--- Begin EXTRACT ---

2. Enterprise Vault: this is where EV collects the files into .CABs as y'all been talking about, and is much preferable as far as any backup software is concerned (unless you're doing raw partition backups, which have other problems associated with them; unless using something like NetBackup's FlashBackup so you get raw partition backup speeds with single file restore capability)

Leon_Funnell
Level 2
We have a situation where we have a lot of e-mail already in our Vault - about 5 years worth. This is mostly Journal mail, and a few enabled mailboxes. We now need to enable about 300 users, who's mail already exists as journaled items in the Vault in CAB files. This is almost definitely going to double the size of the data on the vault, which currently stands at 700GB. The options we have are:

1. Export all existing mail out and into a new server, enable all the mailboxes and let all the mail archive before running a collection. This is a huge job, and in the time before the collection runs our backup system will really struggle to back up millions of DVS files

2. Find some way to get SIS back post migration - is there some utility that can recover SIS? This would be a great feature.

3. Export the mail out of the Vault and in to a product that does true SIS. There are products that store the message body in SQL and the attachments on a file store - the one I was looking at actually creates a hash of each attachment, so even if someone forwards an existing file to someone else, only one copy is created. This is least favoured, but could have long term benefits in terms of storage.


One more thing - due to previous bad practices, we have mail items with HUGE attachments - sometimes 30-40MB each. This is why the existing Vault is so huge, and why it will grow so much. We know this is bad - but we have to live with it...

Any comments on the above?

--- End EXTRACT ---
--- Begin SOURCE MATERIAL ---

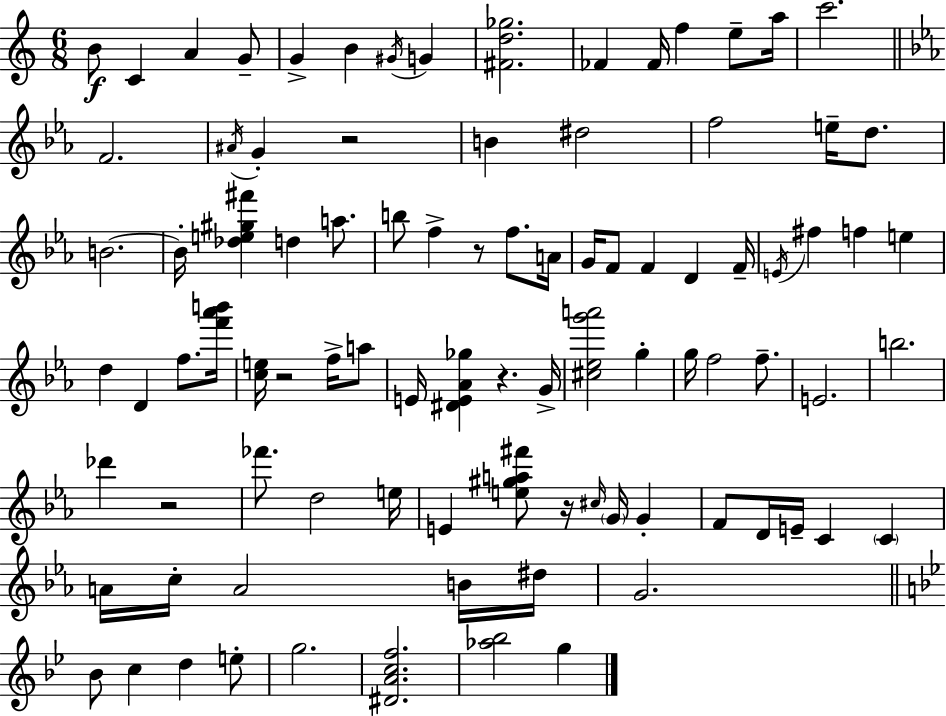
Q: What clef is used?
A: treble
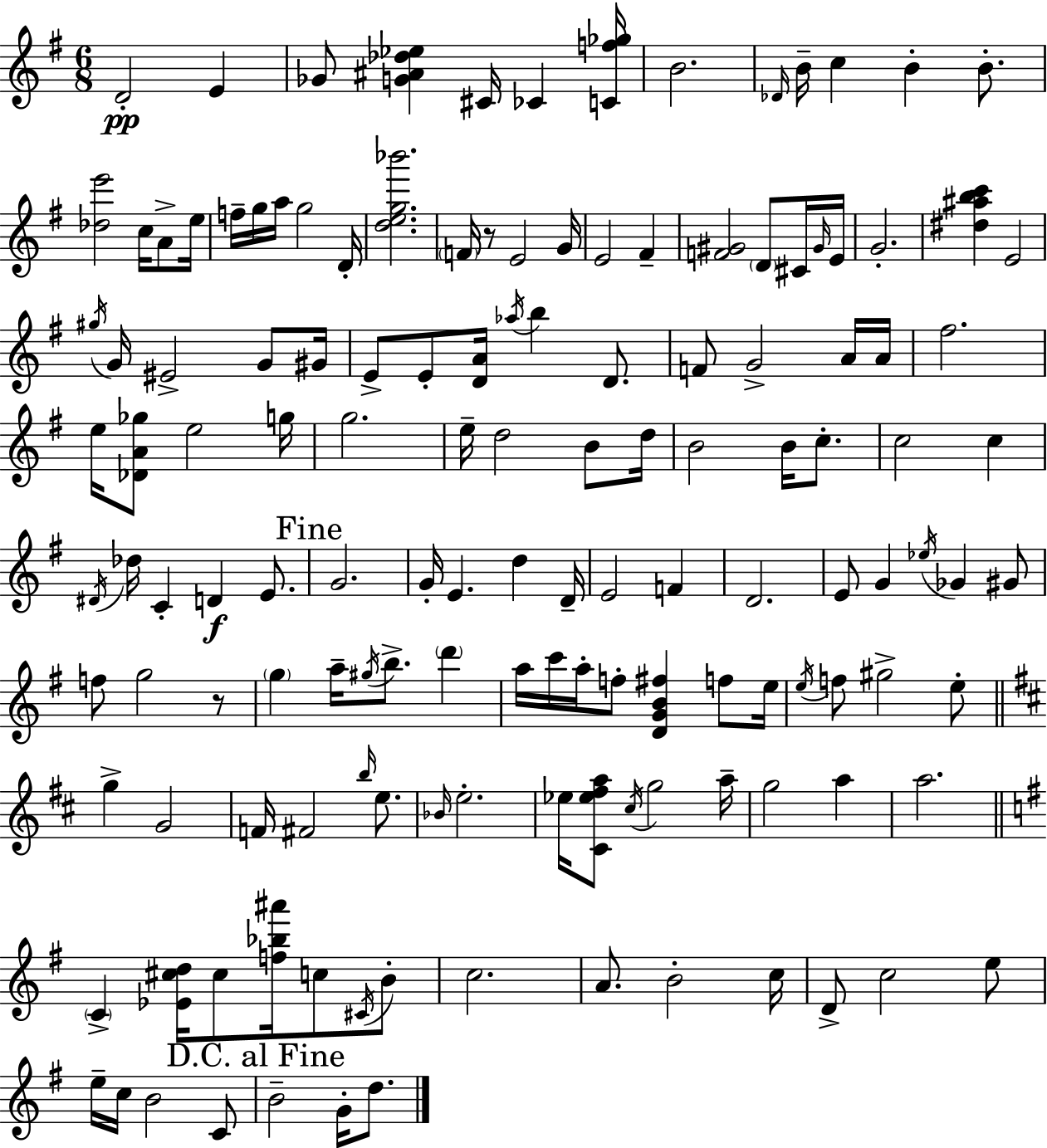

--- End SOURCE MATERIAL ---

[EXERCISE GOAL] In the forum thread, how much data does the vault currently hold?

[IN RESPONSE] 700GB